Gilead's next big opportunity in treating liver disease could be in non-alcoholic steatohepatitis (NASH). With NASH expected to be the leading cause of liver transplants by 2020, the annual market size for drugs to treat the disease is projected to eventually be between $20 billion and $35 billion.
Bischofberger said that Gilead's NASH programs "are going extremely well." The biotech's lead NASH candidate is selonsertib, which is being evaluated in late-stage studies for treating NASH stage F3 liver fibrosis and stage F4 cirrhosis. He stated that data from these studies should be available early in 2019, with subsequent filing for regulatory approval to follow a few months later if all goes well.
While selonsertib isn't the only NASH candidate in Gilead's pipeline, Bischofberger said the drug would be the backbone of any combination treatments. Gilead is evaluating selonsertib in combination with its two other NASH candidates, FXR agonist GS-9674 and ACC inhibitor GS-0976.
Another promising pipeline candidate high on Gilead's list is filgotinib. Gilead licensed the JAK1-selective inhibitor from Galapagos in 2015. The deal also involved Gilead buying a 13% stake in the small biotech.
Bischofberger mentioned that Gilead has five late-stage clinical studies in progress for filgotinib, three in treating rheumatoid arthritis, and two in treating inflammatory bowel disease (IBD). He said that the rheumatoid arthritis studies "were going really well," with the IBD studies "a little behind."
Filgotinib could have several advantages that set it apart from other JAK inhibitors, according to Bischofberger, including increasing rather than decreasing hemoglobin, not increasing platelets, and potentially having less risk of infection. Gilead could file for FDA approval of the drug in treating rheumatoid arthritis next year if studies are successful. Some analysts think that filgotinib could achieve peak annual sales close to $3 billion.

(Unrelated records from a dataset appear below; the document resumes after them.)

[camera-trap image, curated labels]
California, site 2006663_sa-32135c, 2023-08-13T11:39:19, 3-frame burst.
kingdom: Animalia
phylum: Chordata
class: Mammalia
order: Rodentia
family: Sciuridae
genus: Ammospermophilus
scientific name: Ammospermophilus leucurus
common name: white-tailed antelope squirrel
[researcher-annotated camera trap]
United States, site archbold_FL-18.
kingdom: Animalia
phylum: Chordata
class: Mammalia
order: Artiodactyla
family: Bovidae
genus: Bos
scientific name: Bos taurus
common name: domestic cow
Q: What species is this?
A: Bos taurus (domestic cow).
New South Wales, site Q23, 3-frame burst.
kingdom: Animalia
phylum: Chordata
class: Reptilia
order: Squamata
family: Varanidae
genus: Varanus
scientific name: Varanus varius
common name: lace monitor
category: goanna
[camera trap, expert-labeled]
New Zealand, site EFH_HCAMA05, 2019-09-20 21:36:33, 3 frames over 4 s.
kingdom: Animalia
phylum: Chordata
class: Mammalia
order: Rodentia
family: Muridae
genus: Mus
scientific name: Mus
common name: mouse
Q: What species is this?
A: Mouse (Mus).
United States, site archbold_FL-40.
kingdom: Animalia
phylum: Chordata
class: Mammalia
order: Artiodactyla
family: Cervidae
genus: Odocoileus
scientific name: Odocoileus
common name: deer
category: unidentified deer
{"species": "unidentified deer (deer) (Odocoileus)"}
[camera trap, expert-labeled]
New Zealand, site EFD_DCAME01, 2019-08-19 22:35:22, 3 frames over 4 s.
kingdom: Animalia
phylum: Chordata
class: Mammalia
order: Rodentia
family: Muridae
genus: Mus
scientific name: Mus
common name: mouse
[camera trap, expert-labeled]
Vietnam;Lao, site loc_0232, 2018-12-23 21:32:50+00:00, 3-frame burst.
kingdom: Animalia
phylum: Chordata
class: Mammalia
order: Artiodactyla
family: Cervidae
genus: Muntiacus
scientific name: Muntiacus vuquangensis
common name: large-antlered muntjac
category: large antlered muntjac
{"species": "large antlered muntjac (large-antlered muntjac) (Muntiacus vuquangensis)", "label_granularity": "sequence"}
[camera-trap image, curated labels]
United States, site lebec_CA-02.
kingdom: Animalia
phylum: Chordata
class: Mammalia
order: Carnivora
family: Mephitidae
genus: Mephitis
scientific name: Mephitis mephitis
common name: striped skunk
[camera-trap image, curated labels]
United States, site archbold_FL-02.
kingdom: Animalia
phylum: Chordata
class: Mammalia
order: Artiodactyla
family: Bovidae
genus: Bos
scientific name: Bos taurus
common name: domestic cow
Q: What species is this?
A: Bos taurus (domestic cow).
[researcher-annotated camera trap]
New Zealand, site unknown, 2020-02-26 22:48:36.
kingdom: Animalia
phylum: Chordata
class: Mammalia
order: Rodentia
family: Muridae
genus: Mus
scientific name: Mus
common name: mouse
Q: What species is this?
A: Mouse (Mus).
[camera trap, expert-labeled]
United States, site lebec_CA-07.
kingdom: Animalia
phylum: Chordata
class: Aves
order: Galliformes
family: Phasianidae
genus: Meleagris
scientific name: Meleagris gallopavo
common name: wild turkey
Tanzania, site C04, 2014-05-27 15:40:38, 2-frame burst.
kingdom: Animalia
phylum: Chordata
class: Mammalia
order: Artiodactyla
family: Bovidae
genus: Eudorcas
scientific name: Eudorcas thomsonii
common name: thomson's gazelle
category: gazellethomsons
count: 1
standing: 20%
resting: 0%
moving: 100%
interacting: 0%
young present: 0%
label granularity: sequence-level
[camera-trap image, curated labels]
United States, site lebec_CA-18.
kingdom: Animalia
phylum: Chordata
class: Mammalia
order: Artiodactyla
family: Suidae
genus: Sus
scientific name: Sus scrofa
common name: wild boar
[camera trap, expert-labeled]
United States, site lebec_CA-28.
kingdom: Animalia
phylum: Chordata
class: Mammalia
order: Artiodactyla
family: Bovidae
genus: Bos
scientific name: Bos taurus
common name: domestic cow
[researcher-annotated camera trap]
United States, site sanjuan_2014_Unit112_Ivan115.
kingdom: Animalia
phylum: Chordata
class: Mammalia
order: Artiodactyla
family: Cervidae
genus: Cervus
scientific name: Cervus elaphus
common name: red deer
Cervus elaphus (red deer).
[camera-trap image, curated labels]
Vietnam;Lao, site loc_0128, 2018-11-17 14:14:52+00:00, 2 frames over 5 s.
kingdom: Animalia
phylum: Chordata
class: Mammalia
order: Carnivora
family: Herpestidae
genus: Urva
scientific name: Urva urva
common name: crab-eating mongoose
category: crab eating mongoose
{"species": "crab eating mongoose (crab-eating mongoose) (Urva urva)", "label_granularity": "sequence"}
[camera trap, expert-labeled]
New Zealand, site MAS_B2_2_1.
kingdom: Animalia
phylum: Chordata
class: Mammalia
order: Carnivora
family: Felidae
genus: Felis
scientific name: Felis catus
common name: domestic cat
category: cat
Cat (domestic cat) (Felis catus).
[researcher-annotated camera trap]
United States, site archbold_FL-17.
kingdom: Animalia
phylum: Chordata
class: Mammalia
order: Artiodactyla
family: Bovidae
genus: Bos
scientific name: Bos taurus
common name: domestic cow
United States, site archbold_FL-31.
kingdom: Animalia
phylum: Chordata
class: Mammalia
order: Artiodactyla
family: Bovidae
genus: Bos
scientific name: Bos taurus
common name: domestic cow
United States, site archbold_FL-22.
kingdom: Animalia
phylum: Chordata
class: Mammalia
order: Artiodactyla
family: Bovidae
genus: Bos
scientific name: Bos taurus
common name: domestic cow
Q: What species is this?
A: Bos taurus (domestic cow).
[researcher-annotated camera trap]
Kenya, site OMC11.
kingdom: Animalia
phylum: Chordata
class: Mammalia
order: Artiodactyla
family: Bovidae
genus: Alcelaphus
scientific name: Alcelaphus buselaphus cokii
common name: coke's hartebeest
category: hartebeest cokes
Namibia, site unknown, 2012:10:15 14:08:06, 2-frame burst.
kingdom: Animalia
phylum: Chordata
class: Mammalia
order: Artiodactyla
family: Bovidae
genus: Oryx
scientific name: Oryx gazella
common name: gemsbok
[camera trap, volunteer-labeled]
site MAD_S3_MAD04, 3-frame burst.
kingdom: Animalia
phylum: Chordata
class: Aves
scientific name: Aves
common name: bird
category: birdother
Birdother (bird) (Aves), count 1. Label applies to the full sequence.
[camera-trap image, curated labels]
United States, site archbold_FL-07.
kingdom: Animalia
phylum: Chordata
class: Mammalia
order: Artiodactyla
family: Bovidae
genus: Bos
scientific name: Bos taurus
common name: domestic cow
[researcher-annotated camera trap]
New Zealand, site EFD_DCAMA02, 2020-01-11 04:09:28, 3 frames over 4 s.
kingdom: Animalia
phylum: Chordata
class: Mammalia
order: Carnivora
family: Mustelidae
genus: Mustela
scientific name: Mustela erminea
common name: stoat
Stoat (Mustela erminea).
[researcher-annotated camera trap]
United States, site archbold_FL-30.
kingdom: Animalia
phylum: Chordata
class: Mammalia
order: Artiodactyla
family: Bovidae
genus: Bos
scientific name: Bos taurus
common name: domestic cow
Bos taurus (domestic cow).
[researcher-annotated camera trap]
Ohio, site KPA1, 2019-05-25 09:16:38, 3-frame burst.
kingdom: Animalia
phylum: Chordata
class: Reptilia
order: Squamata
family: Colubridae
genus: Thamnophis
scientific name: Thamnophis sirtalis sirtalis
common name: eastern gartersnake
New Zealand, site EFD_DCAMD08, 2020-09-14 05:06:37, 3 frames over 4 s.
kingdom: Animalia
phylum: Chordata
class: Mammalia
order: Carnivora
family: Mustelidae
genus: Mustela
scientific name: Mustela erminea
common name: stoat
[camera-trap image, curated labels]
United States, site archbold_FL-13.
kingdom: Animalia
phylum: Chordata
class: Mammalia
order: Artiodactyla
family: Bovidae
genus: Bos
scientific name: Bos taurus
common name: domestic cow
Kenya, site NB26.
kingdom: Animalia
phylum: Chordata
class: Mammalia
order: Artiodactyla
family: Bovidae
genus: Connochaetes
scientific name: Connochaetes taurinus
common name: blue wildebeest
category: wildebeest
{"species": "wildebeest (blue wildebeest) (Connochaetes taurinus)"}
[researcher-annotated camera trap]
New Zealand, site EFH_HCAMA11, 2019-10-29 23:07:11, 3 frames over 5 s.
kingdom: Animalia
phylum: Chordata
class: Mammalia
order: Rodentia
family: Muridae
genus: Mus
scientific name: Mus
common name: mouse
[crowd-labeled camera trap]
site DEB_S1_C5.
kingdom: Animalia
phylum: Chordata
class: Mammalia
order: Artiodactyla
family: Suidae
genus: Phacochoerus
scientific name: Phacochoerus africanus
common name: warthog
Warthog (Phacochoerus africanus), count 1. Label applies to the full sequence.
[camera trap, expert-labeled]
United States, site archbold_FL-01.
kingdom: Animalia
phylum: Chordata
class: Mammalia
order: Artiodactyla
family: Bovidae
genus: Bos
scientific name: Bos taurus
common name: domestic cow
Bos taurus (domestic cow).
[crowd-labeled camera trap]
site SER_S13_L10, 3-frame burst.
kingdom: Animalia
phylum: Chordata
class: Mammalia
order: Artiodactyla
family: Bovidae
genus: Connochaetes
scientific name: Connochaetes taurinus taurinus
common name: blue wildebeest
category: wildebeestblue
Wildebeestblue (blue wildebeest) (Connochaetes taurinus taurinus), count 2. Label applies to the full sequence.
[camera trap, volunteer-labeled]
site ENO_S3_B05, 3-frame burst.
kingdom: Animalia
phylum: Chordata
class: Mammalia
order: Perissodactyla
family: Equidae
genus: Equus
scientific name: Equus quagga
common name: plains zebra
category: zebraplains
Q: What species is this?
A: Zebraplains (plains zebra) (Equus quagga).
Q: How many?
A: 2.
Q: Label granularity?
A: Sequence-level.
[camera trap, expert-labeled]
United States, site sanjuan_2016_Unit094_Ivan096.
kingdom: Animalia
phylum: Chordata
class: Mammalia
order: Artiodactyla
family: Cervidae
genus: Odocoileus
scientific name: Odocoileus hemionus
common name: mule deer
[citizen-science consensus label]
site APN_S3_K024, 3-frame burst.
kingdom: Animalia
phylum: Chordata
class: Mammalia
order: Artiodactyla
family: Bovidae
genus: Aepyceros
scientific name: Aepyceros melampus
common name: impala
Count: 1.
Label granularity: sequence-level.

Neither of Gilead's executives mentioned Epclusa by name. However, they did talk about hepatitis C, and Epclusa is the company's current top-selling hepatitis C virus (HCV) drug. In November, Gilead CEO John Milligan said that 2018 could be a year when HCV revenue stabilized. Robin Washington seconded that view at the RBC conference, stating that Gilead is "very comfortable that 2018 will be a stabilizing year" for its HCV franchise.
She said that it now comes down to a head-to-head battle for market share between Gilead and AbbVie. There are three key dynamics in the HCV market -- market share, pricing, and patient starts. Washington thinks that Gilead's market share and drug prices will stabilize in 2018. That leaves patient starts, which Gilead expects to continue to decline gradually.
Why is Epclusa critical for Gilead's success when declining HCV revenue is the cause of the biotech's problems right now? Epclusa and other HCV drugs continue to generate huge cash flow for Gilead. The company plans to use that cash flow to reinvest into its pipeline, including potential future acquisitions and collaborations. Gilead's future blockbusters will be funded by its current winners.